Personal information
- Born: c. 2000 Houston, Texas, U.S.
- Height: 5 ft 7 in (170 cm)
- Sporting nationality: United States

Career
- College: Baylor University
- Turned professional: 2022
- Current tour: LPGA Tour
- Former tour: Epson Tour

Best results in LPGA major championships
- Chevron Championship: CUT: 2022, 2025, 2026
- Women's PGA C'ship: CUT: 2025, 2026
- U.S. Women's Open: 65th: 2026
- Women's British Open: DNP
- Evian Championship: DNP

= Gurleen Kaur =

American professional golfer (born c.2000)

Gurleen Kaur (born c.2000) is an American professional golfer currently on the LPGA Tour.

==Early life and education==
Kaur was born in Houston, Texas. She attended Cypress Woods High School, where she graduated early to attend Baylor University.

==Amateur career==
As an amateur at Baylor, Kaur was named an all-American three times by Golfweek, only the second player in history to do so. She set the school record for single-season stroke average during her 2020–21 season. She qualified for the Augusta National Women's Amateur in 2021 and the 2021 U.S. Women's Open where she finished in 66th place. As an amateur, she also played in the 2022 Chevron Championship on the LPGA Tour.

■ ■ ■

> **PROBLEM SET**:
1) According to the Gurleen Kaur profile, why did Kaur graduate early from Cypress Woods High School?
2) Reproduce the stretch of the Gurleen Kaur profile from "Gurleen Kaur (born" through "Championship on the LPGA Tour.".
None of the items has any bearing on this work.

> **RECORD SET**:
■ ■ ■

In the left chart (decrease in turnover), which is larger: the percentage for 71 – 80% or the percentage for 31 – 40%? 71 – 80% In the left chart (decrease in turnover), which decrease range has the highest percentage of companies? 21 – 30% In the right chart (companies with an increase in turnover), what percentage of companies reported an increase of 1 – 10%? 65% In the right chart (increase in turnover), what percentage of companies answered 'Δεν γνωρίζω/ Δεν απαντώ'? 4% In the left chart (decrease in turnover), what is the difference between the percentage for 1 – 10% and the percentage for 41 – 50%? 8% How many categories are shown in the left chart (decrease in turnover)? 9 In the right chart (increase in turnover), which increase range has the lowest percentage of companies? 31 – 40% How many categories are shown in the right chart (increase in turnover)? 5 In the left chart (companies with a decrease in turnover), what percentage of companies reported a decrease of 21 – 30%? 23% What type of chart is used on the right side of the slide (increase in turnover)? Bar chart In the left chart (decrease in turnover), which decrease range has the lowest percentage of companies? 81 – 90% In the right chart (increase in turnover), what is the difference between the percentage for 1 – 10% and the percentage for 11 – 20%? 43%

■ ■ ■

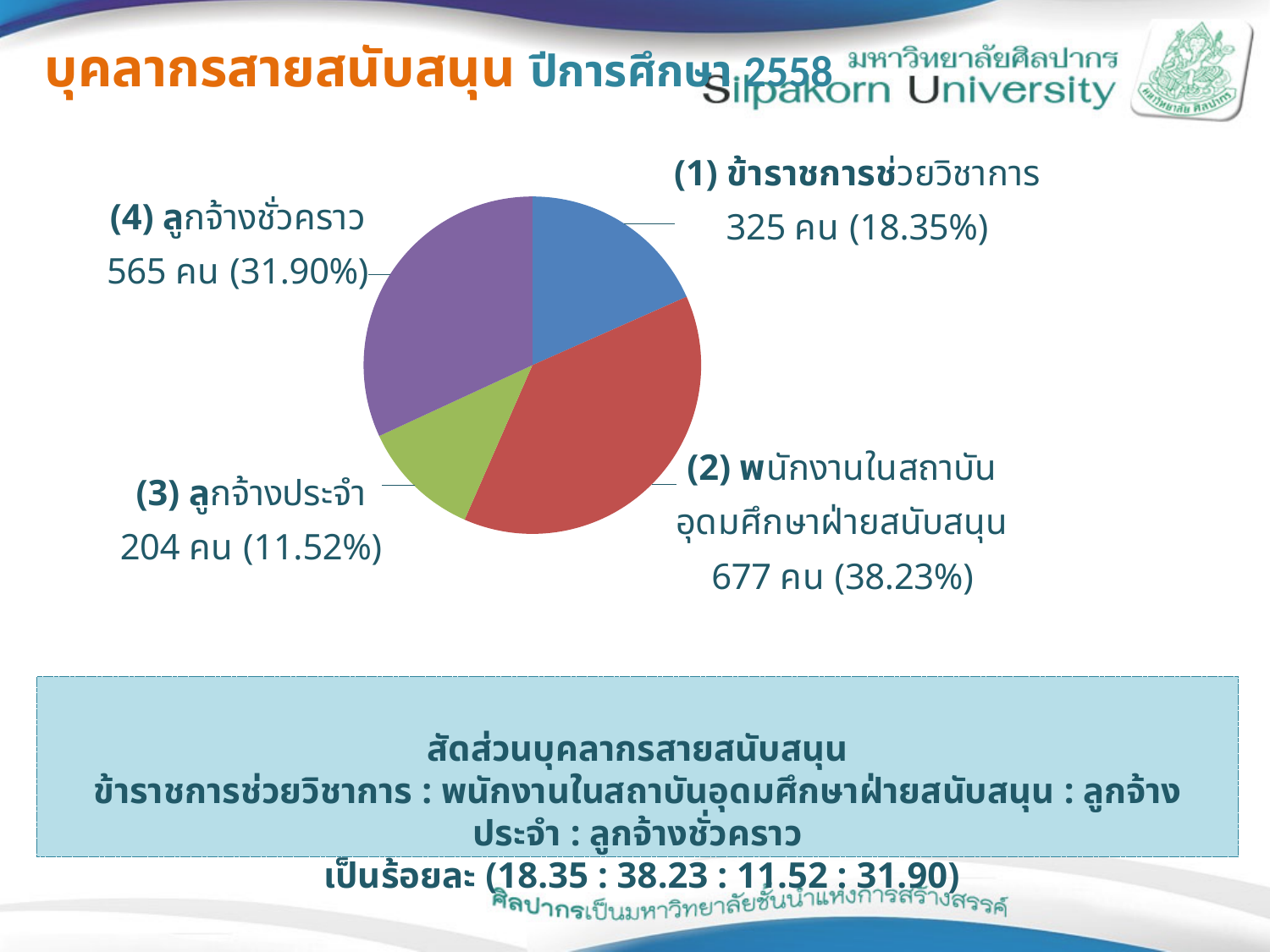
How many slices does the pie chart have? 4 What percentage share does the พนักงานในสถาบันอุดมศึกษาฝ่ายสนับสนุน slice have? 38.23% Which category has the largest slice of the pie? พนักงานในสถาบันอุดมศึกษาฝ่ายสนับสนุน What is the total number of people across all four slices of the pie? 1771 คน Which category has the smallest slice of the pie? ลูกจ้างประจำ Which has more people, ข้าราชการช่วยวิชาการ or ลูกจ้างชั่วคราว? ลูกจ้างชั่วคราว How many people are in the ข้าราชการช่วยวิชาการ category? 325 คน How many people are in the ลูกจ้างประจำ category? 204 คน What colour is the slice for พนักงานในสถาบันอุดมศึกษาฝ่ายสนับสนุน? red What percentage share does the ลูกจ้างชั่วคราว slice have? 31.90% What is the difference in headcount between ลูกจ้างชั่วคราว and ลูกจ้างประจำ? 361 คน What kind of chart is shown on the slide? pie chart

■ ■ ■

> **COMPLETED EXERCISE**:
1) She graduated early so that she could attend Baylor University.

2)
Gurleen Kaur (born c.2000) is an American professional golfer currently on the LPGA Tour.

==Early life and education==
Kaur was born in Houston, Texas. She attended Cypress Woods High School, where she graduated early to attend Baylor University.

==Amateur career==
As an amateur at Baylor, Kaur was named an all-American three times by Golfweek, only the second player in history to do so. She set the school record for single-season stroke average during her 2020–21 season. She qualified for the Augusta National Women's Amateur in 2021 and the 2021 U.S. Women's Open where she finished in 66th place. As an amateur, she also played in the 2022 Chevron Championship on the LPGA Tour.